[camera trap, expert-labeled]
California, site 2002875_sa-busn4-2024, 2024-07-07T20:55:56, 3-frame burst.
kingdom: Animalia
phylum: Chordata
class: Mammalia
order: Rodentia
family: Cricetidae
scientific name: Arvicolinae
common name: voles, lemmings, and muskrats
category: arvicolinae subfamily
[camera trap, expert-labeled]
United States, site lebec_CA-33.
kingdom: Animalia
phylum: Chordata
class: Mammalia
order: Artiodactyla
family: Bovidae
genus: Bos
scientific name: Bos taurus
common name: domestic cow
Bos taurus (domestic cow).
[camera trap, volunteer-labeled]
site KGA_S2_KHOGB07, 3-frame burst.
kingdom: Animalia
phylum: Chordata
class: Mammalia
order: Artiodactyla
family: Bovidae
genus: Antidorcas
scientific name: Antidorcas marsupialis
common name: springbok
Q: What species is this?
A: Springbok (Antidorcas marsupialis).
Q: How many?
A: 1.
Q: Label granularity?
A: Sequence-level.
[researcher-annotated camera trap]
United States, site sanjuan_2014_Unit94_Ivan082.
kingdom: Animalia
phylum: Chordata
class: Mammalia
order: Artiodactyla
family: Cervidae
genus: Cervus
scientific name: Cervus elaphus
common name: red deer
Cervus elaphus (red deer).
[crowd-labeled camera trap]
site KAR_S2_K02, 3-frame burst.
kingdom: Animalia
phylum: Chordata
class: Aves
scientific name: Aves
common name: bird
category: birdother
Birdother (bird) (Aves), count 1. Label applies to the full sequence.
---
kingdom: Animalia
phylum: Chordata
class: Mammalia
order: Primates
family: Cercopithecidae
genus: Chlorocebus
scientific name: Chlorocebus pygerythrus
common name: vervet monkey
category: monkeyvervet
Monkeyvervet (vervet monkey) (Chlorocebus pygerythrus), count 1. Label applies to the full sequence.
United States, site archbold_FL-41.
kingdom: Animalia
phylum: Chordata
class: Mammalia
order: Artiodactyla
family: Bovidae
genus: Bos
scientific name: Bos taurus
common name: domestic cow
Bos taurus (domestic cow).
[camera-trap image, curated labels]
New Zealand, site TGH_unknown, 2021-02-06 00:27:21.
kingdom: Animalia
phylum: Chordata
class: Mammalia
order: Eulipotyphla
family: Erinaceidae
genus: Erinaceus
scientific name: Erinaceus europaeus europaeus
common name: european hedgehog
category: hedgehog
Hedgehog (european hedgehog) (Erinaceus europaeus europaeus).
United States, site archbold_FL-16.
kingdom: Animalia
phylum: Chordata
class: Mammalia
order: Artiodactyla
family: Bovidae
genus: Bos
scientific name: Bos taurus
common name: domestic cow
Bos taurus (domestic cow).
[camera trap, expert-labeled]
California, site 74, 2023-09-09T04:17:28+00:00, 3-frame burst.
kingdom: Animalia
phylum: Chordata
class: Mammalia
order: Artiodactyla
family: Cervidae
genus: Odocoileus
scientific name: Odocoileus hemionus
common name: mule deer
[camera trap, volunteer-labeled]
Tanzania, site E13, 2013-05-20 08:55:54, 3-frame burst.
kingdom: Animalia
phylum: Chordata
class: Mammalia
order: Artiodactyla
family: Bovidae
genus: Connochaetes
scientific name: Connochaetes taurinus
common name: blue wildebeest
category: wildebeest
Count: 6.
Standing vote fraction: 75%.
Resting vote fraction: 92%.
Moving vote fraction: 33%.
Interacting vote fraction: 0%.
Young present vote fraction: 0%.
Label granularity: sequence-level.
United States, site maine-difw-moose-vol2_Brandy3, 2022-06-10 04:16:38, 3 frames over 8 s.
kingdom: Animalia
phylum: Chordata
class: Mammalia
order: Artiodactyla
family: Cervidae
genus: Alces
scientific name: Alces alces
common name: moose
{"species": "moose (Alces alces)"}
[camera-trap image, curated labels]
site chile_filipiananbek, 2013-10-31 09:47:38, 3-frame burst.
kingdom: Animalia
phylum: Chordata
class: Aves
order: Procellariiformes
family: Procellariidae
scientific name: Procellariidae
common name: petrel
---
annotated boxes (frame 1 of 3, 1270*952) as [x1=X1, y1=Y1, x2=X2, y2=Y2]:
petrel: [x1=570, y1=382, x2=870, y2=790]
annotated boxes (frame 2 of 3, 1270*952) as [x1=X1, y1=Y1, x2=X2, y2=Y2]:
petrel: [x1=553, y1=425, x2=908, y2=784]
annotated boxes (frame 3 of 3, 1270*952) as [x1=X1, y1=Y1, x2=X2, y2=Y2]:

- - -

# [Instructions for the task]
Where a line of the records contains the word "States", copy that line.

# [Task solution]
United States, site lebec_CA-33.
United States, site sanjuan_2014_Unit94_Ivan082.
United States, site archbold_FL-41.
United States, site archbold_FL-16.
United States, site maine-difw-moose-vol2_Brandy3, 2022-06-10 04:16:38, 3 frames over 8 s.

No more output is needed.